UNDRR was actively involved at the Forum. At a side event hosted by the Co-Chairs of the Group of Friends for Disaster Risk Reduction (the Permanent Missions of Australia, Indonesia, Norway and Peru), the Alliance of Small Island States (AOSIS), experts from the public and private sector led discussions on “De-Risking Investments for People, Planet and Prosperity”. Recommendations by panelists included focusing support to enhance data collection on multi-hazard vulnerability; expanding the transparency of risks and the hazard landscape in investment decisions; linking hazard exposures to the financial and socio-economic impacts of investments; and aligning investments with the Principles for Resilient Infrastructure.

Speaking at the event, Mami Mizutori, Special Representative of the Secretary-General for Disaster Risk Reduction, said “the goals set out in the 2030 Agenda, the Addis Ababa Action Agenda, the Paris Agreement, and the Sendai Framework cannot be achieved with a financial system that favors prosperity over people and planet”.
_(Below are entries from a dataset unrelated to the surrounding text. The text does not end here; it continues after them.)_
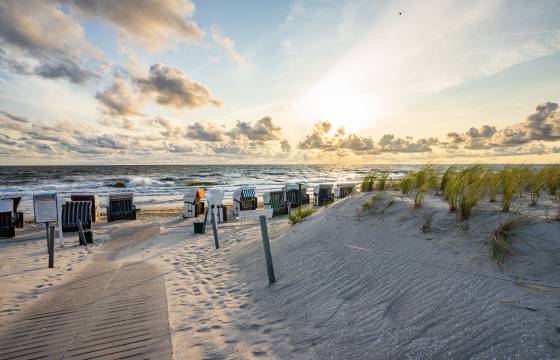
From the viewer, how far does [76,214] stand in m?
12.3

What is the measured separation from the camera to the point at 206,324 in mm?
4410

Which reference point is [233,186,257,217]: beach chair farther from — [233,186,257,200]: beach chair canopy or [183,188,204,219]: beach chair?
[183,188,204,219]: beach chair

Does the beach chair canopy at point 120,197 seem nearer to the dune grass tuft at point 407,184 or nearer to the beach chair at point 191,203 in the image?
the beach chair at point 191,203

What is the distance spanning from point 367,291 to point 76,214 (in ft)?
42.1

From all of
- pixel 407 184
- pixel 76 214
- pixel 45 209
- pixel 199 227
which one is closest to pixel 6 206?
pixel 76 214

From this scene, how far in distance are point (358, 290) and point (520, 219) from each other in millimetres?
2593

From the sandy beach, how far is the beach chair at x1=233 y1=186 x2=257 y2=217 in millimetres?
8881

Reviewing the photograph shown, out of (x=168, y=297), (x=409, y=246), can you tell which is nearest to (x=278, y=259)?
(x=168, y=297)

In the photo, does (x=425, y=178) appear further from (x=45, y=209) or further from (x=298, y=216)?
(x=45, y=209)

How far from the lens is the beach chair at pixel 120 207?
1566 centimetres

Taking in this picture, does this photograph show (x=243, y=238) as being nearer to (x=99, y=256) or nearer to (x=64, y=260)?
(x=99, y=256)

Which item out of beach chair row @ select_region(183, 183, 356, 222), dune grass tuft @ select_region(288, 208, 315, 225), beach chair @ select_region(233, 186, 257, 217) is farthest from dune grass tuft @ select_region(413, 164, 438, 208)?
beach chair @ select_region(233, 186, 257, 217)

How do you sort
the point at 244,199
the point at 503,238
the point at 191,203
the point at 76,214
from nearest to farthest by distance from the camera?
the point at 503,238 → the point at 76,214 → the point at 191,203 → the point at 244,199

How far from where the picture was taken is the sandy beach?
118 inches
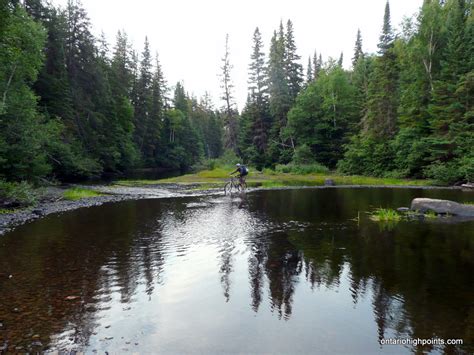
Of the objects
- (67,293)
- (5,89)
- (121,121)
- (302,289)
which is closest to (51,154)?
(5,89)

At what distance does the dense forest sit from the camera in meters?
28.4

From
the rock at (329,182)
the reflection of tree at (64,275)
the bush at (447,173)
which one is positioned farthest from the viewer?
the rock at (329,182)

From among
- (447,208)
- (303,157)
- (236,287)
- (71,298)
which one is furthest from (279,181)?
(71,298)

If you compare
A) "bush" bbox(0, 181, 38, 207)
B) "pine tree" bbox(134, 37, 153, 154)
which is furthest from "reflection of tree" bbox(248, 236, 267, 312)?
"pine tree" bbox(134, 37, 153, 154)

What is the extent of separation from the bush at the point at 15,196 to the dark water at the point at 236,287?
5.70 meters

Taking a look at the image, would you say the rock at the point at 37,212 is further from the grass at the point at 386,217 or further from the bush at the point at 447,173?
the bush at the point at 447,173

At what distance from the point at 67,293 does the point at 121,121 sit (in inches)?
2386

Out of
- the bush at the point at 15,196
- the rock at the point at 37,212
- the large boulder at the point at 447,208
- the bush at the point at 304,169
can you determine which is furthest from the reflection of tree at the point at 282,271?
the bush at the point at 304,169

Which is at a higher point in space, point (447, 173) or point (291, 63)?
point (291, 63)

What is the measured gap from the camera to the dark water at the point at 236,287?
6156mm

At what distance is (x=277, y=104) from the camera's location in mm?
64000

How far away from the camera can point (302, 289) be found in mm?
8578

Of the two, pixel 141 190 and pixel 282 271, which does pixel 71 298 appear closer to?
pixel 282 271

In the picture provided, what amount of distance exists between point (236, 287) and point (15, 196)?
58.6ft
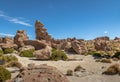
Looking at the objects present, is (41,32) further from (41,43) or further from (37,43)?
(41,43)

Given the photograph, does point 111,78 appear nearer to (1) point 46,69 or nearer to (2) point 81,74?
(2) point 81,74

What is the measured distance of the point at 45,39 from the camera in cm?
5338

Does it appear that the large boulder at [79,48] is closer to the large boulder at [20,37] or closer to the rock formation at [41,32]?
the rock formation at [41,32]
Ambassador Conrod Hunte, Deputy Permanent Representative of Antigua and Barbuda who spoke on behalf of AOSIS noted that, “for decades, SIDS have been emphasizing the need for targeted support for DRR. Through avenues such as the adoption of the Multidimensional Vulnerability Index and the Midterm Review of the Sendai framework we hope to bridge this gap, and secure a more resilient future for SIDS”.